> **WHAT TO PRODUCE**:
The records below need to come back exactly as they are, pictures omitted.

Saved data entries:

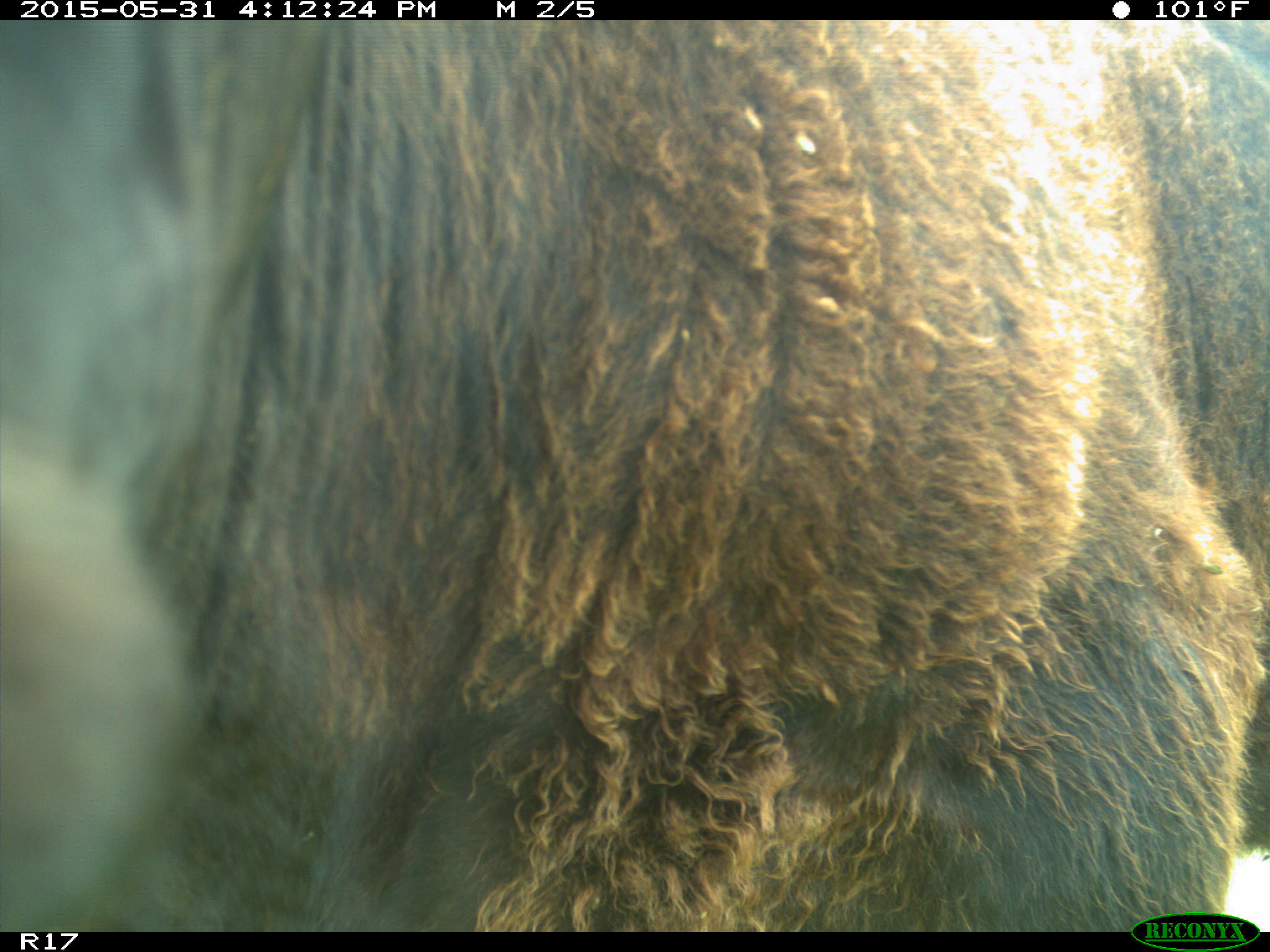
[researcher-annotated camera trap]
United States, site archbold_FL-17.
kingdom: Animalia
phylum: Chordata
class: Mammalia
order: Artiodactyla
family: Bovidae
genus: Bos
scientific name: Bos taurus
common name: domestic cow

> **RESPONSE TO THE EXERCISE**:
[researcher-annotated camera trap]
United States, site archbold_FL-17.
kingdom: Animalia
phylum: Chordata
class: Mammalia
order: Artiodactyla
family: Bovidae
genus: Bos
scientific name: Bos taurus
common name: domestic cow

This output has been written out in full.